Work instructions »
As written and without pictures, set down the lines from the one that contains "مجسمه پیر پالان‌دوز در شلوغ بازار گلشهر مشهد" through the end of the data.

[Data extract Boundary: Start]

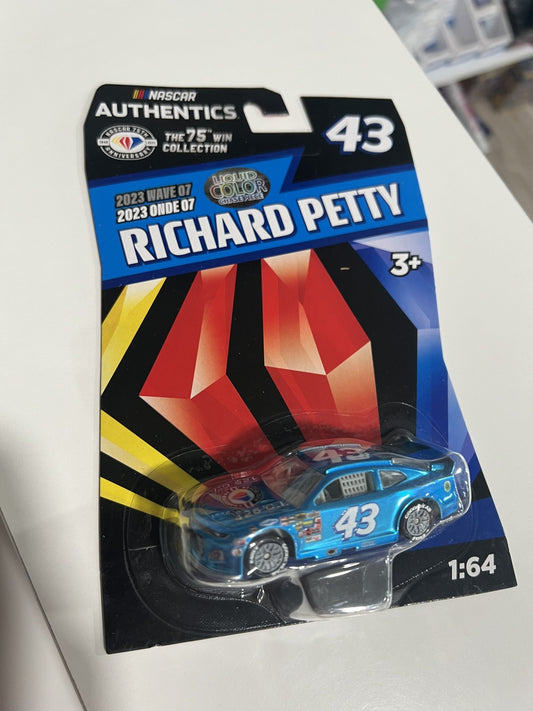 NASCAR Authentics 2023 Wave 7 Liquid Color Chase Richard Petty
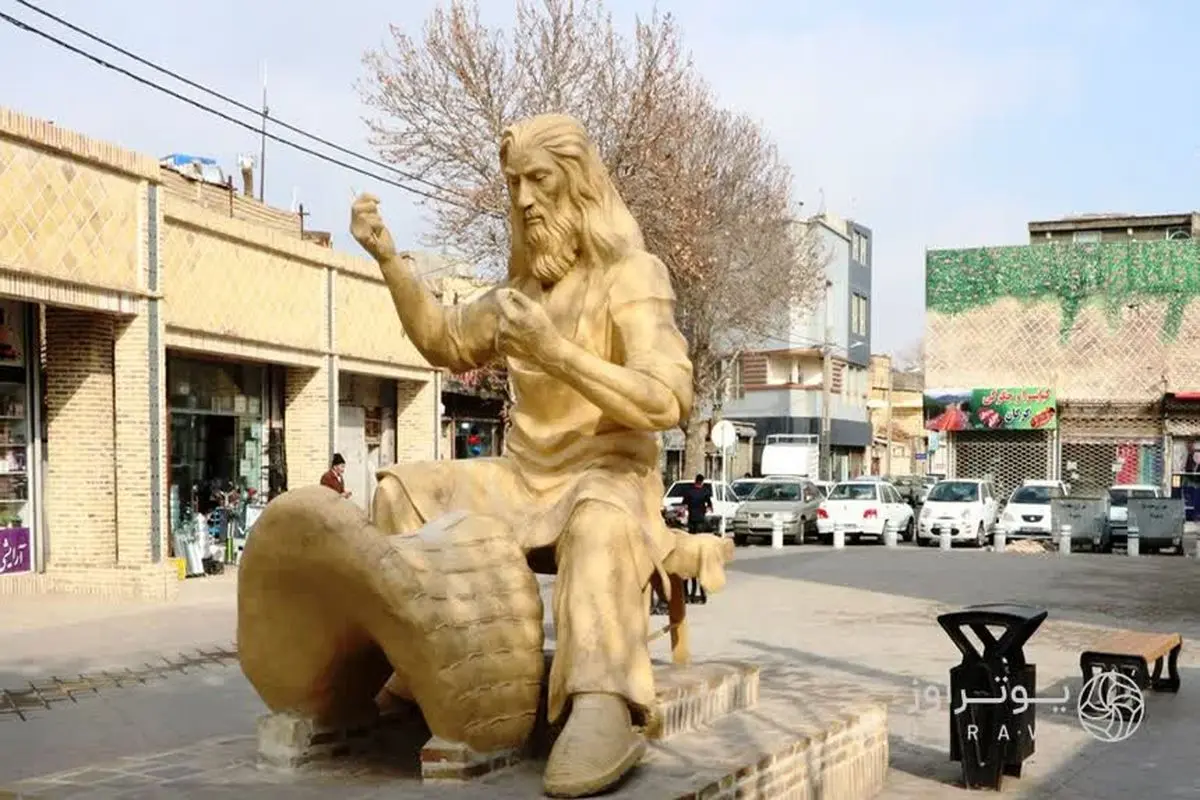 مجسمه پیر پالان‌دوز در شلوغ بازار گلشهر مشهد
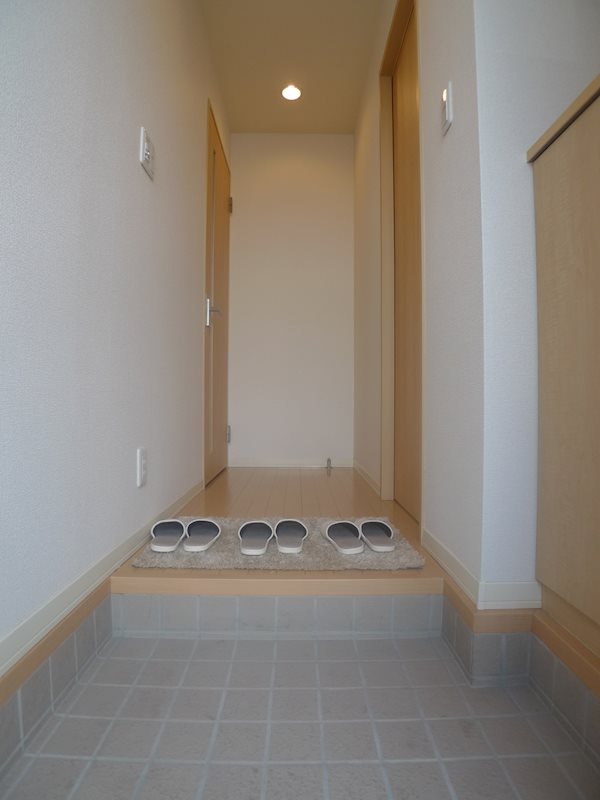 シャーメゾン・ひまわりＢ 玄関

[Data extract Boundary: End]

Answer box »
 مجسمه پیر پالان‌دوز در شلوغ بازار گلشهر مشهد
 シャーメゾン・ひまわりＢ 玄関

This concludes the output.